● **Required work**: Reproduce every line of the listing below verbatim, keeping the original order and wording.

● **Dataset records**:
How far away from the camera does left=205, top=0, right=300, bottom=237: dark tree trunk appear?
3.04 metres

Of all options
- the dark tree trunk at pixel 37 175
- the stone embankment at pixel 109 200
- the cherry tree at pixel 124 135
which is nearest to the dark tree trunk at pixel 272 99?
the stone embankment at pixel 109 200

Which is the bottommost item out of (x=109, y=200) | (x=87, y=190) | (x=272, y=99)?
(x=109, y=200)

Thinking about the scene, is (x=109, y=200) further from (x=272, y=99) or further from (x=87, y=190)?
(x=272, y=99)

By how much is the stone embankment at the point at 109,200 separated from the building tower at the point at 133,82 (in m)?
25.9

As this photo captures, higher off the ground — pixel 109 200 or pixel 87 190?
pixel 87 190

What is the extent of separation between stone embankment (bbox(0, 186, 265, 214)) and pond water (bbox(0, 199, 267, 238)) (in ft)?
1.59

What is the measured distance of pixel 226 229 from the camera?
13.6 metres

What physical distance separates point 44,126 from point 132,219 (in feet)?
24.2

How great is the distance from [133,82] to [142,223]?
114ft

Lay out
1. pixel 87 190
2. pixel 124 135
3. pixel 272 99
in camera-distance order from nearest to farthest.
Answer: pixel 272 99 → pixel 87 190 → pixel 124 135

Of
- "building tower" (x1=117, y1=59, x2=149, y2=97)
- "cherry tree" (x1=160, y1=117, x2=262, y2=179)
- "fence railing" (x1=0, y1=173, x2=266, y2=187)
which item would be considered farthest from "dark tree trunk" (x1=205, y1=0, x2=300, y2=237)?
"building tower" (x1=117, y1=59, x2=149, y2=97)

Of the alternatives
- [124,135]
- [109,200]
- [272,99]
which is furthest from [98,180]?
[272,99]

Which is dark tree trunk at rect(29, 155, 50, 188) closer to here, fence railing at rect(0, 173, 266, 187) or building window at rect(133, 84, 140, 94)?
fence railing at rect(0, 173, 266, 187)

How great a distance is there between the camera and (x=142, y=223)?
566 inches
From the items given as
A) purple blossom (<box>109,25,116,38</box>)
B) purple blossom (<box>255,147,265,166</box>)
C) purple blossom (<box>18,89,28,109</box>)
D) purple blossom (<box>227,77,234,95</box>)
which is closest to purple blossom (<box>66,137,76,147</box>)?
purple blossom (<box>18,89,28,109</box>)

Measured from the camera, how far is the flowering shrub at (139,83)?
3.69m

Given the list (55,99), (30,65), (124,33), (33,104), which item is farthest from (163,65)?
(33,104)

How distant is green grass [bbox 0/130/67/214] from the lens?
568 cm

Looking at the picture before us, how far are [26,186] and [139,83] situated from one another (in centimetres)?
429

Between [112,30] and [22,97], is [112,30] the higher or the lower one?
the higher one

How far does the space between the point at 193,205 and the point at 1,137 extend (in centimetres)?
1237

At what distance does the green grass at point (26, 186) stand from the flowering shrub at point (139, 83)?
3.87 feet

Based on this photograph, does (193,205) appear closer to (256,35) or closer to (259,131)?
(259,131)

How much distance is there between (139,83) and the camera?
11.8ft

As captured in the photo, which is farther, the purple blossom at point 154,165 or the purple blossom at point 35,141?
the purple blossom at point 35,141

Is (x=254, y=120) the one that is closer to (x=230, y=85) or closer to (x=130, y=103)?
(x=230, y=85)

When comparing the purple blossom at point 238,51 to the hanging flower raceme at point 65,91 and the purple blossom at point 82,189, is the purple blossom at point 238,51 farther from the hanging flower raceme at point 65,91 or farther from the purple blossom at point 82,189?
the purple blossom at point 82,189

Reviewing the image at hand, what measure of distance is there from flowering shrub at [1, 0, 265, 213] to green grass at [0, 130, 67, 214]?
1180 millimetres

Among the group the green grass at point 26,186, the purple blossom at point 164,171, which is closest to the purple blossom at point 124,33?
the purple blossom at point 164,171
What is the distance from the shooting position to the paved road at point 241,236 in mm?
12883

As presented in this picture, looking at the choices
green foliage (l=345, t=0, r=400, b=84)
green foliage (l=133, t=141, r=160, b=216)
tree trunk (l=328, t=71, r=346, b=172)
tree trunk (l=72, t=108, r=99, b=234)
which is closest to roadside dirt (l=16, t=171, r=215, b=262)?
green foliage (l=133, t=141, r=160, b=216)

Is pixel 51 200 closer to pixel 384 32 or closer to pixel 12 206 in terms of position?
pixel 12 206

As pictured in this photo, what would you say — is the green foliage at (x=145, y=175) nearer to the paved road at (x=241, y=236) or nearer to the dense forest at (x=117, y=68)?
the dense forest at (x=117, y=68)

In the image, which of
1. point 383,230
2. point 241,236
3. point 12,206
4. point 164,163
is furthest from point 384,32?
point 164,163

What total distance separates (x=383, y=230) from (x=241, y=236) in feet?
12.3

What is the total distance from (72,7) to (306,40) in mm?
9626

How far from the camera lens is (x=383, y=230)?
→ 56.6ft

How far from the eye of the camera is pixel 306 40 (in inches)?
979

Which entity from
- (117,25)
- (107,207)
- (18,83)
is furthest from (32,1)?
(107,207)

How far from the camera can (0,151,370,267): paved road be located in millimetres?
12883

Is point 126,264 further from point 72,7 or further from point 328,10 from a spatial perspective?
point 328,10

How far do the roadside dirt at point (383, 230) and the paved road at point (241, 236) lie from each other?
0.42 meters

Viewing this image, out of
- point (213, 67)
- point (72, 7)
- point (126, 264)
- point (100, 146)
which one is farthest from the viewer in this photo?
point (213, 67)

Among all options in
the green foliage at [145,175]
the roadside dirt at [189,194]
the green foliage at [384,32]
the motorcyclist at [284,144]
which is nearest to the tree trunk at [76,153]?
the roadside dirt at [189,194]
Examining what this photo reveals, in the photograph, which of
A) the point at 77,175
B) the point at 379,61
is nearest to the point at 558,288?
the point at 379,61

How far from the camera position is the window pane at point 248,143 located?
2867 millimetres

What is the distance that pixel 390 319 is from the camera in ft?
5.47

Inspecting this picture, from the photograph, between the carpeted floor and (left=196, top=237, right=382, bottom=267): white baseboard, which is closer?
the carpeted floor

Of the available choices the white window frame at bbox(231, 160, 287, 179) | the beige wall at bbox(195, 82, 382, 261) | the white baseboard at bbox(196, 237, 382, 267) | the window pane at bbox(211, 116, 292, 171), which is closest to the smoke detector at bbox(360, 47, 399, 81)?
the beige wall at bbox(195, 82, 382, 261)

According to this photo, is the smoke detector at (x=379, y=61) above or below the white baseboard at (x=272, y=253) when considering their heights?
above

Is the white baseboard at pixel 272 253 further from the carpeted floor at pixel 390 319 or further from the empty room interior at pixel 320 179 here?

● **Exercise result**:
How far away from the camera does left=205, top=0, right=300, bottom=237: dark tree trunk appear?
3.04 metres

Of all options
- the dark tree trunk at pixel 37 175
- the stone embankment at pixel 109 200
- the cherry tree at pixel 124 135
which is nearest to the dark tree trunk at pixel 272 99?
the stone embankment at pixel 109 200

Which is the bottommost item out of (x=109, y=200) | (x=87, y=190) | (x=272, y=99)?
(x=109, y=200)

Thinking about the scene, is (x=109, y=200) further from (x=272, y=99) or further from (x=87, y=190)?
(x=272, y=99)

By how much is the stone embankment at the point at 109,200 separated from the building tower at the point at 133,82 (in m)?
25.9

As this photo captures, higher off the ground — pixel 109 200 or pixel 87 190?
pixel 87 190

What is the extent of separation between stone embankment (bbox(0, 186, 265, 214)) and pond water (bbox(0, 199, 267, 238)) (in ft)?
1.59

What is the measured distance of pixel 226 229 from the camera?
13.6 metres

What physical distance separates point 44,126 from point 132,219 (in feet)?
24.2

How great is the distance from [133,82] to [142,223]?
114ft

Lay out
1. pixel 87 190
2. pixel 124 135
3. pixel 272 99
in camera-distance order from nearest to farthest.
Answer: pixel 272 99 → pixel 87 190 → pixel 124 135

Of
- "building tower" (x1=117, y1=59, x2=149, y2=97)
- "cherry tree" (x1=160, y1=117, x2=262, y2=179)
- "fence railing" (x1=0, y1=173, x2=266, y2=187)
which item would be considered farthest from "dark tree trunk" (x1=205, y1=0, x2=300, y2=237)?
"building tower" (x1=117, y1=59, x2=149, y2=97)

Of the alternatives
- [124,135]
- [109,200]
- [272,99]
which is furthest from [98,180]?
[272,99]

Which is dark tree trunk at rect(29, 155, 50, 188) closer to here, fence railing at rect(0, 173, 266, 187) or building window at rect(133, 84, 140, 94)?
fence railing at rect(0, 173, 266, 187)

How great a distance is there between the camera and (x=142, y=223)?
566 inches
From the items given as
A) purple blossom (<box>109,25,116,38</box>)
B) purple blossom (<box>255,147,265,166</box>)
C) purple blossom (<box>18,89,28,109</box>)
D) purple blossom (<box>227,77,234,95</box>)
which is closest to purple blossom (<box>66,137,76,147</box>)?
purple blossom (<box>18,89,28,109</box>)

Measured from the camera, how far is the flowering shrub at (139,83)?
3.69m

Given the list (55,99), (30,65), (124,33), (33,104), which item is farthest from (163,65)?
(33,104)

How distant is green grass [bbox 0/130/67/214] from the lens?
568 cm

Looking at the picture before us, how far are [26,186] and [139,83] situated from one another (in centimetres)?
429

Between [112,30] and [22,97], is [112,30] the higher or the lower one?
the higher one

How far does the space between the point at 193,205 and the point at 1,137 extend (in centimetres)?
1237

At what distance does the green grass at point (26, 186) stand from the flowering shrub at point (139, 83)?
3.87 feet

Based on this photograph, does (193,205) appear closer to (256,35) or closer to (259,131)?
(259,131)

How much distance is there between (139,83) and the camera?
11.8ft

As captured in the photo, which is farther, the purple blossom at point 154,165 or the purple blossom at point 35,141?
the purple blossom at point 35,141

Is (x=254, y=120) the one that is closer to (x=230, y=85) or closer to (x=130, y=103)?
(x=230, y=85)

When comparing the purple blossom at point 238,51 to the hanging flower raceme at point 65,91 and the purple blossom at point 82,189, is the purple blossom at point 238,51 farther from the hanging flower raceme at point 65,91 or farther from the purple blossom at point 82,189?
the purple blossom at point 82,189

Reviewing the image at hand, what measure of distance is there from flowering shrub at [1, 0, 265, 213] to green grass at [0, 130, 67, 214]?
1180 millimetres

Among the group the green grass at point 26,186, the purple blossom at point 164,171, which is closest to the purple blossom at point 124,33?
the purple blossom at point 164,171
What is the distance from the shooting position to the paved road at point 241,236 in mm?
12883

As presented in this picture, looking at the choices
green foliage (l=345, t=0, r=400, b=84)
green foliage (l=133, t=141, r=160, b=216)
tree trunk (l=328, t=71, r=346, b=172)
tree trunk (l=72, t=108, r=99, b=234)
which is closest to roadside dirt (l=16, t=171, r=215, b=262)?
green foliage (l=133, t=141, r=160, b=216)

Is pixel 51 200 closer to pixel 384 32 or closer to pixel 12 206 in terms of position?
pixel 12 206

As pictured in this photo, what would you say — is the green foliage at (x=145, y=175) nearer to the paved road at (x=241, y=236) or nearer to the dense forest at (x=117, y=68)?
the dense forest at (x=117, y=68)

In the image, which of
1. point 383,230
2. point 241,236
3. point 12,206
4. point 164,163
is furthest from point 384,32?
point 164,163

What total distance separates (x=383, y=230) from (x=241, y=236) in feet?
12.3

What is the total distance from (72,7) to (306,40) in mm?
9626

How far from the camera lens is (x=383, y=230)?
→ 56.6ft

How far from the eye of the camera is pixel 306 40 (in inches)?
979

Which entity from
- (117,25)
- (107,207)
- (18,83)
is furthest from (32,1)?
(107,207)

How far from the camera can (0,151,370,267): paved road be located in millimetres?
12883

Is point 126,264 further from point 72,7 or further from point 328,10 from a spatial perspective?
point 328,10

How far do the roadside dirt at point (383, 230) and the paved road at point (241, 236) lie from each other?
0.42 meters

Viewing this image, out of
- point (213, 67)
- point (72, 7)
- point (126, 264)
- point (100, 146)
which one is farthest from the viewer in this photo?
point (213, 67)

Among all options in
the green foliage at [145,175]
the roadside dirt at [189,194]
the green foliage at [384,32]
the motorcyclist at [284,144]
which is nearest to the tree trunk at [76,153]?
the roadside dirt at [189,194]
Examining what this photo reveals, in the photograph, which of
A) the point at 77,175
B) the point at 379,61
is nearest to the point at 558,288?
the point at 379,61

How far from the camera position is the window pane at point 248,143 located?
2867 millimetres

What is the distance that pixel 390 319 is from the camera in ft?
5.47

Inspecting this picture, from the photograph, between the carpeted floor and (left=196, top=237, right=382, bottom=267): white baseboard, which is closer?
the carpeted floor

Of the available choices the white window frame at bbox(231, 160, 287, 179) | the beige wall at bbox(195, 82, 382, 261) | the white baseboard at bbox(196, 237, 382, 267) | the window pane at bbox(211, 116, 292, 171), which is closest to the smoke detector at bbox(360, 47, 399, 81)?
the beige wall at bbox(195, 82, 382, 261)

According to this photo, is the smoke detector at (x=379, y=61) above or below the white baseboard at (x=272, y=253) when considering their heights?
above

Is the white baseboard at pixel 272 253 further from the carpeted floor at pixel 390 319 or further from the empty room interior at pixel 320 179 here?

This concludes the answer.